Even with $90,000 of equity to potentially protect the bank, they will only lend on the purchase price or appraised value, WHICHEVER IS LOWER. In this case, they’ll only lend based on the $110,000!
However, a hard money lender is more than happy to lend up to the 60-70% of the $200,000 as is value.
And this is why you will often turn to them for short term loans to buy a property they plan to resell or refinance fairly quickly.
That said, you need to think like a hard money lender.
Inside the mind of a Hard Money Lender
To maximize your opportunities with Hard Money Lenders, you would do well to learn to think like them. These are items the lender will be evaluating:
* Seasoned hard money lenders only lend based off DEFINITE CRITERIA and not off of emotionally influenced relationships.

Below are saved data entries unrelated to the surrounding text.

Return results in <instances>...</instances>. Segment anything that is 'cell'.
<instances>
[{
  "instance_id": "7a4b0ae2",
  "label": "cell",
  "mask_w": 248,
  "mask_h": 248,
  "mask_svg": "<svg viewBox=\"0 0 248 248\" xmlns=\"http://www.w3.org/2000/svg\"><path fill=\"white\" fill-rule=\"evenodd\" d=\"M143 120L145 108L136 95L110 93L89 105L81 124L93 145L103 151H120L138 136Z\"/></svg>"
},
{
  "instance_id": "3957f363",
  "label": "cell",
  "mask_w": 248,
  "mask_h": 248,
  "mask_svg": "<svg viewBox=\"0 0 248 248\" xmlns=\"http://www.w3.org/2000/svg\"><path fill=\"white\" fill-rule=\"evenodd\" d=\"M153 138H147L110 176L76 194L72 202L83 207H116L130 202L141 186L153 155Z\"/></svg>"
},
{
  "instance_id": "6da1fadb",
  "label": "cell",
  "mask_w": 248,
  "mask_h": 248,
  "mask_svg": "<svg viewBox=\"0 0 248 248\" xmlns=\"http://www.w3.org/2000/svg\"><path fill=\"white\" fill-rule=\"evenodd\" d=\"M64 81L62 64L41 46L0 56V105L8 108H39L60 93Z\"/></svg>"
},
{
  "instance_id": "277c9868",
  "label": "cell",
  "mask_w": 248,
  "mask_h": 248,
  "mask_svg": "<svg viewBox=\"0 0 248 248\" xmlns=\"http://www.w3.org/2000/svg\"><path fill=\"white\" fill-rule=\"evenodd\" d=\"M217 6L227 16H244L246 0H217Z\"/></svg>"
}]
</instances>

* Lend up to 70% of the As Is value (including points, money borrowed for repairs, etc.) MAX! (On upper end homes in an area, I’ll only lend up to 60-65% of the as is value depending on the area.)
* Have the property professionally inspected by an inspector the LENDER hires and “pays” for (which he will add into the money the borrower owes him of course.)
This keeps the lender safe from an investor making mistakes on the purchase and lending on a house with a serious flaw. The property is the lender’s security.
* Be sure your borrower has calculated in the cost of all the large capital items needed (along with a contingency fund for the unexpected) and KNOWS what they’re getting into.
* Always get a lender’s title insurance policy. Make sure the title company you work with for closing gets a lender’s title insurance policy. As you would expect, the borrower will pay for this policy. If there is room, this is typically added into the loan principal balance.
* Give the borrower 1/4 to 1/3 of the repair funds (less than that if it’s a lot of money) at closing. Then, the remaining balance is released from escrow as the repairs meet pre-set milestones.
* When lending based on the loan as collateral, get the borrower to sign on the loan both in a corporate AND personal capacity.
Is hard money the right financing plan for your next project? Do your due diligence to ensure whether it is — and make extra profits on deals you’d otherwise have to pass on.